Sementara itu Azizah Zakaria dari National University of Singapore (NUS) Center for the Arts, terpesona dengan komposisi musik Simak Dialog dan I Wayan Balawan. Benno Rama Dia, mewakili Brisbane Powerhouse, memilih kelompok tari Independent Expression, KITA Dance, dan Ni Kadek Yulia Puspasari. Sedangkan Liew Chin Choy dari Nanyang Academy of Fine Arts berminat pada tari Tongkonan dari Sanggar Kreatif Sulawesi Selatan.
Beberapa presenter lokal juga tidak ketinggalan. Penampilan Rury Nostalgia, misalnya, sudah diincar Martin Krumeck, yang memiliki sebuah gedung pertunjukan di Kuta, Bali. Ananda Sukarlan, pianis Indonesia yang datang mewakili Spanyol, tempat ia bermukim sekarang, berencana mengusung kelompok musik Metadomus dan I Nyoman Sura, koreografer dari Bali. Sedangkan Direktur Goethe Institut Marla Stukenberg merekomendasikan Teater Satu (Lampung) untuk tampil di festival teater Berlin – yang setiap tahun rutin diikuti teater dari Indonesia.

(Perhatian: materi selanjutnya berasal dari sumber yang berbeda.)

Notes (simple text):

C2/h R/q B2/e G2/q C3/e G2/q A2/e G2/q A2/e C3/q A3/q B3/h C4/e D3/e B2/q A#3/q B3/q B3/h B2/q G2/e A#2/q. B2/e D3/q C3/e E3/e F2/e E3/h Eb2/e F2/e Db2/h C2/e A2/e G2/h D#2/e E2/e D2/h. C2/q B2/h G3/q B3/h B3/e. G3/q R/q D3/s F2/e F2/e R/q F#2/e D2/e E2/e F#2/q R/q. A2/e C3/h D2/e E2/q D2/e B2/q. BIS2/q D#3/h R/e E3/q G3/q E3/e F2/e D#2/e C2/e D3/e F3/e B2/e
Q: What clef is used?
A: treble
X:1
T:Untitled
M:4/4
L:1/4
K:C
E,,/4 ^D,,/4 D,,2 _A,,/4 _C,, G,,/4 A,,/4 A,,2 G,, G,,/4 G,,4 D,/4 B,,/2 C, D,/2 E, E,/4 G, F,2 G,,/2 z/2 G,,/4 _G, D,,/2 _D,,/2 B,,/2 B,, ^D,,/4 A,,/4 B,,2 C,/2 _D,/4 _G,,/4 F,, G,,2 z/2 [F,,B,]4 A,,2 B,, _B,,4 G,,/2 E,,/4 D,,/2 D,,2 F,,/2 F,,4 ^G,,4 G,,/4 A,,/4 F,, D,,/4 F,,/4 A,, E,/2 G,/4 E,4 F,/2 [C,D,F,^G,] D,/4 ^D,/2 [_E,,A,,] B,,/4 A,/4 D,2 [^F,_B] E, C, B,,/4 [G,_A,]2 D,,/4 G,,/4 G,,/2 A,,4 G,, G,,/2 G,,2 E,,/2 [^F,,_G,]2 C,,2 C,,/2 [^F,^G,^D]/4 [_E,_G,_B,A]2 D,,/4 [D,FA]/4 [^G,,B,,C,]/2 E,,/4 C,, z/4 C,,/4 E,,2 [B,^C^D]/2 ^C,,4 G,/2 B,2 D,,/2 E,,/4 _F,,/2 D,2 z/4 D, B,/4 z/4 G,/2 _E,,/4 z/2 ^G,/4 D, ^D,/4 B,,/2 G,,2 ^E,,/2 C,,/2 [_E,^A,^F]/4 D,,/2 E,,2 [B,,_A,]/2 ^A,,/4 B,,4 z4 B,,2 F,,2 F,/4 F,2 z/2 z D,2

Hasil tersebut memang sebatas potensi, yang untuk mewujudkannya membutuhkan waktu. Hanya saja, di tengah kegamangan kita boleh bangga bahwa kesenian Indonesia mampu go international. Juga, jangan salah, gamelan Jawa, untuk menyebut salah satu contoh, sudah lama mendunia.
Di AS, misalnya saat ini tak kurang dari 300 set gamelan dengan ratusan grup yang memainkannya. Di Paris konon ada 15 grup dan di London 20-an grup gamelan. Di negara tetangga Australia, jangan ditanya lagi, grup-grup penabuh gamelan sudah terbentuk di Sydney, New England, Perth, Adelaide, Armidale.
Belum lagi di Jepang, Bulgaria, Ceko, dan beberapa negara di Eropa Timur. Bahkan komposisi gamelan Ketawang Puspowarno, karya Ki Tjokrowasito, sempat terbang ke luar angkasa, Voyage tahun 1977, bersama musik klasik karya Bach, Beethoven, dan Mozart.